Je crois au contraire
que la plupart de nos contemporains sont soumis à des exigences
extérieures qu’ils ne contrôlent pas et que le véritable mal vient de
là. L’individualisme présent n’est qu’un mot creux. Nous sommes plongés
dans une société où il est devenu interdit de penser par nos propres
facultés. Nous sommes imbibés de valeurs choisies pour nous, par
d’autres que nous.

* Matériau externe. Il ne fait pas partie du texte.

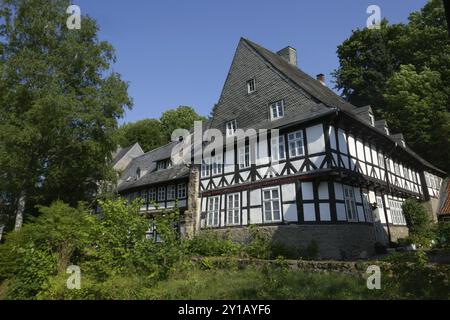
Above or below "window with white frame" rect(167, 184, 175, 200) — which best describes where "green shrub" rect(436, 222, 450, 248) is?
below

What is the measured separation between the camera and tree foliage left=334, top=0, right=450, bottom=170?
28938 millimetres

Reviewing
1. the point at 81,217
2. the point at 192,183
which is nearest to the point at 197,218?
the point at 192,183

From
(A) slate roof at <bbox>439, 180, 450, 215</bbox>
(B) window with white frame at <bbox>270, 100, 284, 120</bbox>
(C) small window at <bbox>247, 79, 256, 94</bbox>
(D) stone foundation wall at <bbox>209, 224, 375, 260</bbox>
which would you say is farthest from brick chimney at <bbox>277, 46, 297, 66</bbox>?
(A) slate roof at <bbox>439, 180, 450, 215</bbox>

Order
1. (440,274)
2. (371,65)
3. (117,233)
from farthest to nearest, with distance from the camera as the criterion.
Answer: (371,65), (117,233), (440,274)

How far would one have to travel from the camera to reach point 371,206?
58.5 feet

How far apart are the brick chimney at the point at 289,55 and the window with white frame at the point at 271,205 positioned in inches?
489

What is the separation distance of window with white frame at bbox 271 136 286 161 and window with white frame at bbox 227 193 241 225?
3.14 metres

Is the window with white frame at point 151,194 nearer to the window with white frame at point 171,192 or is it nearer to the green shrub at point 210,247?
the window with white frame at point 171,192

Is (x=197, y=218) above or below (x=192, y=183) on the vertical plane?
below

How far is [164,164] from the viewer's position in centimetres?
2738

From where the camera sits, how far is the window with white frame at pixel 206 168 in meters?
20.7

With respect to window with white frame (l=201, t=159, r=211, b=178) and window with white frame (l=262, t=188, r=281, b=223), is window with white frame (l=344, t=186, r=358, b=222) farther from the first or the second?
window with white frame (l=201, t=159, r=211, b=178)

Lorsque clamer ce que l’on a sur le cœur devient un
crime de la pensée, quand l’État, omniprésent dans nos vies, se dote
d’un pouvoir discrétionnaire sur nos esprits, nous impose des normes de
comportement au point que sa police traque les réfractaires et que la
justice les punit à de lourdes peines, on ne peut, quand on a un soupçon
de dignité, se permettre le luxe de se laisser aller à abandonner le «
soi », entité réelle ou illusoire, pour faire plaisir à ses contempteurs
- sauf à se retirer pour le reste de nos jours chez les Chartreux ou
dans un ashram (ce qui n’est pas donné à tout le monde), en priant pour
que l’État et sa bureaucratie tatillonne n’y mettent pas les pieds
(chose à peu près impossible).
Voulons-nous être dominés par des
idées qui ne sont que l’expression théorique des intérêts d’autrui ?
Notre vie n’appartient qu’à nous. Nous sommes les intendants de notre
corps et de notre esprit. C’est à ce prix que nous en sommes
responsables. C’est en raison de la liberté que nous avons su conquérir
sur nous que nous sommes légitimes à parler et à défendre, le cas
échéant, certains principes supérieurs. Sinon, nous ne sommes que les «
hommes-machines » qui faisaient horreur à Georges Gurdjieff, des robots,
des automates, des perroquets, des aveugles, des atomes tournoyant tout
abrutis dans la grande cage à hamsters du « On », l’univers gris, sans
forme ni visage décrit dans Être et Temps (1927) de Martin Heidegger.
L’urgence est de devenir un « homme différencié », selon l’heureuse
formule de Julius Evola. Nous devons trouver en nous-mêmes les principes
qui régissent notre vie. Imiter les autres dans nos jeunes années, nous
inspirer de certains types de héros populaires est certainement un bon
début, une formation nécessaire du moment que l’on n’est pas un enfant
surdoué comme Mozart, à la seule condition de nous construire nous-mêmes
ensuite, en sélectionnant le bon grain et l’ivraie dans les modèles que
l’on a choisi de suivre. On doit un jour savoir se séparer de nos
inspirateurs, trouver la voie qui nous convient et s’adapter à nos
aptitudes. Le bon maître spirituel, qu’on appelle guru dans la tradition
hindoue (un mot signifiant simplement « enseignant »), n’est pas un
chefaillon irrité désireux de conserver auprès de lui ses disciples
jusqu’à ce que mort s’ensuive. Il doit être un libérateur, apprenant à
ses élèves à le quitter le moment venu, afin de vivre de manière
autonome, une fois formés, de leur plein gré, à une discipline qui les
aidera à se guider en toute conscience - et non par la force de
l’habitude, en raison d’une abdication devant le consensus imposé ou
d’un manque abyssal de tonus psychique."